When one travels to China, is the iCloud data entirely compromised? - 29_29
I&#x27;m looking for someone that works at Apple iCloud that can speak authoritatively. When one travels to China, is the iCloud data entirely compromised by Chinese access? For example is it all synched?
======
Despegar
Apple has already publicly said in court filings, and under threat of perjury,
that they don't make any exceptions for China.

From Apple's filing [1]:

>Finally, the government attempts to disclaim the obvious international
implications of its demand, asserting that any pressure to hand over the same
software to foreign agents “flows from [Apple’s] decision to do business in
foreign countries . . . .” Opp. 26. Contrary to the government’s misleading
statistics (Opp. 26), which had to do with lawful process and did not compel
the creation of software that undermines the security of its users, Apple has
never built a back door of any kind into iOS, or otherwise made data stored on
the iPhone or in iCloud more technically accessible to any country’s
government. See Dkt. 16-28 [Apple Inc., Privacy, Gov’t Info. Requests];
Federighi Decl. ¶¶ 6–7. The government is wrong in asserting that Apple made
“special accommodations” for China (Opp. 26), as Apple uses the same security
protocols everywhere in the world and follows the same standards for
responding to law enforcement requests. See Federighi Decl. ¶ 5.

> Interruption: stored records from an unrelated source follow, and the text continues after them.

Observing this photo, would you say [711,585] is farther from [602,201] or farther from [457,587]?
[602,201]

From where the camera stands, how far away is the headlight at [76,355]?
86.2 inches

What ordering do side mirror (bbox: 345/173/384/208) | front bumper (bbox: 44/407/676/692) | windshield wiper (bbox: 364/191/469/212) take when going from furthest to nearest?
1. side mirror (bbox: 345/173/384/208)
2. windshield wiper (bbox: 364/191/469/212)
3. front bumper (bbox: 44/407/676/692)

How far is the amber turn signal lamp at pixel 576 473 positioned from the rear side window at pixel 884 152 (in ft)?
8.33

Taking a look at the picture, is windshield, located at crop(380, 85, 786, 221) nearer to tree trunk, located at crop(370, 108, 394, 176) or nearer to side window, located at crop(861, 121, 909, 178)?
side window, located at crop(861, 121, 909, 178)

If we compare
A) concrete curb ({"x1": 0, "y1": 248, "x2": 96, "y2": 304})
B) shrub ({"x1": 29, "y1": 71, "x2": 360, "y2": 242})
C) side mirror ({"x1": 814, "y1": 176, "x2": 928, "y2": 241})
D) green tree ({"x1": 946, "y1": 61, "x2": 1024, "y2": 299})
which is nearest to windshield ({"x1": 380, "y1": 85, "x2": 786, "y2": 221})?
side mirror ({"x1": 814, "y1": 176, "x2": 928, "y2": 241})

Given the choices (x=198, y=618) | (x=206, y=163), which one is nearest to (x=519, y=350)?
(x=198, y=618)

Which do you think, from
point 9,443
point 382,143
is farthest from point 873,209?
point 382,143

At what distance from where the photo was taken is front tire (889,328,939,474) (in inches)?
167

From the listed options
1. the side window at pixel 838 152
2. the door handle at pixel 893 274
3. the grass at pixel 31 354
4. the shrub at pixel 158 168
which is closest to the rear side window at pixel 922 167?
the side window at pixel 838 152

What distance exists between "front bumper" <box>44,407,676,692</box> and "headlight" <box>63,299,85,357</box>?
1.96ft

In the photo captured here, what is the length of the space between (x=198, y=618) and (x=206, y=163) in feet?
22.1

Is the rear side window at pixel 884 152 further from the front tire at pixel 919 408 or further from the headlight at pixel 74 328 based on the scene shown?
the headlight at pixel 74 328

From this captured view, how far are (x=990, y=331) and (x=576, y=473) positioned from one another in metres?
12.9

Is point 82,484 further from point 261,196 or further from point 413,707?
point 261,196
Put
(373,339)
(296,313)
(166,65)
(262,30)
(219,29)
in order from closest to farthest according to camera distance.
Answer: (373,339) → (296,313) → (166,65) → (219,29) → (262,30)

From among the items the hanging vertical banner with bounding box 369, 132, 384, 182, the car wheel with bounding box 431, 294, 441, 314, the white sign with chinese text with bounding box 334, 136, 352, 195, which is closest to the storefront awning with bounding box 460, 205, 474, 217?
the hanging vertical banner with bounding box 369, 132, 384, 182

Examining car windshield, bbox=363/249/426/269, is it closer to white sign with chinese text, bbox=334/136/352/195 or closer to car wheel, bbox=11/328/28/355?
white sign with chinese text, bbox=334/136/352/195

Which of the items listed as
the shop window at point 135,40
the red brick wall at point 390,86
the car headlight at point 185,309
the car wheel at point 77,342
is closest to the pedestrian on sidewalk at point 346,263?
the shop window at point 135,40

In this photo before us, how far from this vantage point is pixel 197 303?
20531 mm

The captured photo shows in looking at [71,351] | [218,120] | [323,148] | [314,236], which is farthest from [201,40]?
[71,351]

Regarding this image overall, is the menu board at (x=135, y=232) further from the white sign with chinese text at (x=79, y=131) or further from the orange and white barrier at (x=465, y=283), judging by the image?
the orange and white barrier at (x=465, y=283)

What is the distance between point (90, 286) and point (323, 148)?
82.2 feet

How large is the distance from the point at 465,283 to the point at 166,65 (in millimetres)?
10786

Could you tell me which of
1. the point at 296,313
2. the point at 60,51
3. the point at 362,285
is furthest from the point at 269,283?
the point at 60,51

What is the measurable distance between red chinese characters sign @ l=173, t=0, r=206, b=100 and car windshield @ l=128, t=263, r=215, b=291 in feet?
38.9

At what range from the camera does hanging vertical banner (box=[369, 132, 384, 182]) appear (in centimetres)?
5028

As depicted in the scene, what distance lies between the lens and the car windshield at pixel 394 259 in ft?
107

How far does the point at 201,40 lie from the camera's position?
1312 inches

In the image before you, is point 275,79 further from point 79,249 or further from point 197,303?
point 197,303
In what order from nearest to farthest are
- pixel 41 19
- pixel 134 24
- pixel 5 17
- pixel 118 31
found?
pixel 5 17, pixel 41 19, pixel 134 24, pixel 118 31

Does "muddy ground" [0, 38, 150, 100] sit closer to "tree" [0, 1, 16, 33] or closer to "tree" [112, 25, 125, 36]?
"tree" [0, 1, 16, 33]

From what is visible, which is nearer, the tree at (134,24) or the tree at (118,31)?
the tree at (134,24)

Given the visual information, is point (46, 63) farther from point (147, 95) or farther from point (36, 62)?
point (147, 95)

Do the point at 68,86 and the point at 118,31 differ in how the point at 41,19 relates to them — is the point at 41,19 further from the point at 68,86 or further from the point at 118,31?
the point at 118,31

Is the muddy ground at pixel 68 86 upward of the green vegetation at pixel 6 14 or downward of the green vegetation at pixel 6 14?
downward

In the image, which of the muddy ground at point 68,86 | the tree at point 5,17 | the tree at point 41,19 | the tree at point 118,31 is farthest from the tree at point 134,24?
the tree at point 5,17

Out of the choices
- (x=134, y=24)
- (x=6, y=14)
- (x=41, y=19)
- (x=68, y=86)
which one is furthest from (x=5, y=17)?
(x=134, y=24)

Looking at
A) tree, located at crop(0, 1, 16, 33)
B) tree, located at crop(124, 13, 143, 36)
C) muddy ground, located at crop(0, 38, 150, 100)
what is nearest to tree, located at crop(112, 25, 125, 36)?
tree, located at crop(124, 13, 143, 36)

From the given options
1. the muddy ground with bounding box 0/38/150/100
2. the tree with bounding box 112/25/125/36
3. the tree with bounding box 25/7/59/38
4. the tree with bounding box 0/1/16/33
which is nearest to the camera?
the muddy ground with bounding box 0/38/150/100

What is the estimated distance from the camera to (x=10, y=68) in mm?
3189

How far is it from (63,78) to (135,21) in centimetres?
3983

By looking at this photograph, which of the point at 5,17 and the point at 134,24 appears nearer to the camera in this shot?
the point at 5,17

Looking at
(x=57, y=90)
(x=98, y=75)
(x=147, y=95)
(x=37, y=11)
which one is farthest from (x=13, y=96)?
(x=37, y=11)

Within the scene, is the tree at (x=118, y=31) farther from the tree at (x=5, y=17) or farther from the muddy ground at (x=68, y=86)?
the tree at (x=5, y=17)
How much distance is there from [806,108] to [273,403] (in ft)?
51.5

and a declaration from Craig Federighi personally [2]:

>Apple uses the same security protocols everywhere in the world.

>Apple has never made user data, whether stored on the iPhone or in iCloud,
more technologically accessible to any country's government. We believe any
such access is too dangerous to allow. Apple has also not provided any
government with its proprietary iOS source code. While governmental agencies
in various countries, including the United States, perform regulatory reviews
of new iPhone releases, all that Apple provides in those circumstances is an
unmodified iPhone device.

>It is my understanding that Apple has never worked with any government agency
from any country to create a "backdoor" in any of our products and services.

>I declare under penalty of perjury under the laws of the United States of
America that the foregoing is true and correct.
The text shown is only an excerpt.